Document:
▼

Entre ceux qui ont l’intention de créer ou reprendre une entreprise, ceux qui ont engagé des démarches en ce sens, ceux qui sont actuellement dirigeants ou associés et ceux qui l’ont été par le passé, un tiers de la population française (âgée de plus de 18 ans) a déjà été placée dans une dynamique entrepreneuriale (source Agence France entrepreneur-AFE). Bonne nouvelle : dans l’Hexagone, la création d’entreprise semble n’avoir jamais été aussi importante.
S’épanouir, réaliser un rêve, devenir son propre patron et se lancer un défi sont les principales raisons d’entreprendre pour les porteurs de projet et les dirigeants d’entreprise français. A contrario, ceux qui n’osent pas se lancer invoquent principalement la lourdeur des investissements nécessaires, les risques d’échec, la complexité des démarches administratives et la préférence pour la sécurité de l’emploi.
En 2014, près d’un créateur d’entreprise sur quatre avait moins de 30 ans. Mieux, entre 2002 et 2014, le nombre d’entreprises créées par les jeunes a bondi de plus de 200% ! Cette progression s’explique notamment par l’évolution des mentalités vis-à-vis de l’acte d’entreprendre, mais également par la mise en place de mesures incitatives telles que la création du régime du micro-entrepreneur (ex-auto-entrepreneur). Et cette dynamique entrepreneuriale va certainement s’accentuer, puisque pour plus de la moitié des jeunes aujourd’hui, être son propre patron devient le choix de carrière le plus intéressant. Être salarié de la fonction publique ne fait plus tant rêver que par le passé…
Toujours selon l’observatoire de l’AFE, 70% des Français estiment que la création d’une entreprise doit avant tout être induite par la passion pour un métier. Hélas, la passion ne fait pas tout. Les écueils sont nombreux à pouvoir mettre en péril la jeune entreprise : formalités administratives, recherche de financements, quête d’un local adapté, contact avec la clientèle, solitude du chef d’entreprise, première embauche, etc.
Selon l’Insee, qui s’est intéressé aux entreprises créées en 2010, 71% d’entre elles étaient encore actives trois ans plus tard. Le chiffre n’était que de 66% pour la génération des entreprises créées en 2006. La situation tend donc à s’améliorer, mais les entreprises individuelles ou les commerces restent particulièrement fragiles. Et en l’absence d’un fort investissement de départ, d’un bon niveau de formation et d’une expérience préalable dans le secteur d’activité concerné, la pérennité d’une jeune entreprise risque d’être sérieusement compromise.
Fiction : Quand Matthieu enchaîne les galères
« Les emmerdes, ça vole toujours en escadrille », paraît-il. Matthieu en est certain désormais. Lui qui rêvait de liberté, en lançant à Lyon sa petite agence web, expérimente désormais l’amère solitude du chef d’entreprise. Le jeune homme soupire en se prenant la tête dans les mains. Aujourd’hui, il aimerait vraiment qu’on l’aide un peu (1).

▲

Données fournies:

▼

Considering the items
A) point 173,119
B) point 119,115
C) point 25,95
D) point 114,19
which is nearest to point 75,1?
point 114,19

▲

Votre objectif:
Répondez aux questions suivantes d'après le document sur la création d'entreprise :
(a) Selon l'Insee, quel pourcentage des entreprises créées en 2010 étaient encore actives trois ans plus tard ?
(b) En 2014, quelle proportion des créateurs d'entreprise avait moins de 30 ans ?
(c) Dans quelle ville Matthieu lance-t-il son agence web ?

Réponse:
(a) 71 %.
(b) Près d'un sur quatre.
(c) Lyon.